Despite ordering a partial recount, the Guardians Council said no "major irregularities" have so far been found and the election was the "cleanest we have had."

At least 17 people have been killed in clashes with security forces, according to state media. However, foreign media are banned from the streets under new restrictions imposed in the wake of the election.

The authorities have also rounded up scores of reformist leaders, journalists and political activists, many of them Mousavi supporters, while a party office has been raided and his newspaper closed down.

But the editor of a Mousavi campaign newspaper turned against him on Saturday, accusing him of "causing" the death of Iranians by bringing them out on to the streets.

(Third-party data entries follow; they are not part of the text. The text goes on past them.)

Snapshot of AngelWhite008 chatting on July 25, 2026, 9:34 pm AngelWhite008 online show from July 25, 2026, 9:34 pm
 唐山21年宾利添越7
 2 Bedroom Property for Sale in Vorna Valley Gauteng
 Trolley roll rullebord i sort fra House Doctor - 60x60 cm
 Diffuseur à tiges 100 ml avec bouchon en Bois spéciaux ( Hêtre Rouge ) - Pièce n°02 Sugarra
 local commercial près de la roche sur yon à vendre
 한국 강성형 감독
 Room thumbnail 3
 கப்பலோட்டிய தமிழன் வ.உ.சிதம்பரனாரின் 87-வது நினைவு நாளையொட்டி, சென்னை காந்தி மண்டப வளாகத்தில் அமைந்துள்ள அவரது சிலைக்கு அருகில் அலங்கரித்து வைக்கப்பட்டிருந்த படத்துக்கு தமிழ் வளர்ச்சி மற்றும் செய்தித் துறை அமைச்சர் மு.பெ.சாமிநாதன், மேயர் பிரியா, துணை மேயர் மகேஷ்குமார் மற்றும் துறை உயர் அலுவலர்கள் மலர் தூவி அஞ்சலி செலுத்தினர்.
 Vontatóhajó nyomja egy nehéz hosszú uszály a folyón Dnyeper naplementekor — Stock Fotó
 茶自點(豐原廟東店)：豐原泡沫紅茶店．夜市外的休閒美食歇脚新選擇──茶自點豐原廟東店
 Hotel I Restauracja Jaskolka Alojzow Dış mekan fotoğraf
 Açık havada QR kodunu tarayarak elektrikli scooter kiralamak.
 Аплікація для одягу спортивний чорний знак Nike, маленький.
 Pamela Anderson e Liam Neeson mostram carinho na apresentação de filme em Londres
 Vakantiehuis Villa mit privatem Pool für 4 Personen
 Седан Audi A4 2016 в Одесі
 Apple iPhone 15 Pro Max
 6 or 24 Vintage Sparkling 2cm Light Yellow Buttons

Ahmadinejad himself unleashed a new tirade against US President Barack Obama on Saturday, saying: "He who spoke of reforms and changes, why did he interfere and comment in a way that disregards convention and courtesy?"

On Friday, Obama said Iran's "outrageous" crackdown on demonstrators would hit his hopes for direct talks with the Islamic republic after three decades of severed ties.

"There is no doubt that any direct dialogue or diplomacy with Iran is going to be affected by the events of the last several weeks," Obama said.

However, Obama said talks between Iran and the five veto-wielding permanent members of the UN Security Council plus Germany over its nuclear drive are likely to continue.

The United States and other Western countries suspect Iran of using its nuclear program as cover for efforts to build an atomic weapon, charges repeatedly denied by Tehran.

On Friday, foreign ministers of the Group of Eight (G8) leading powers also voiced concerned about the election aftermath in Iran, the regional Shi'ite powerhouse and OPEC's second largest oil exporter.

"We fully respect the sovereignty of Iran. At the same time we deplore post-election violence which led to the loss of lives of Iranian civilians and urge Iran to respect fundamental human rights.

But Iran hit back at what it said was the G8's "interfering and hasty position."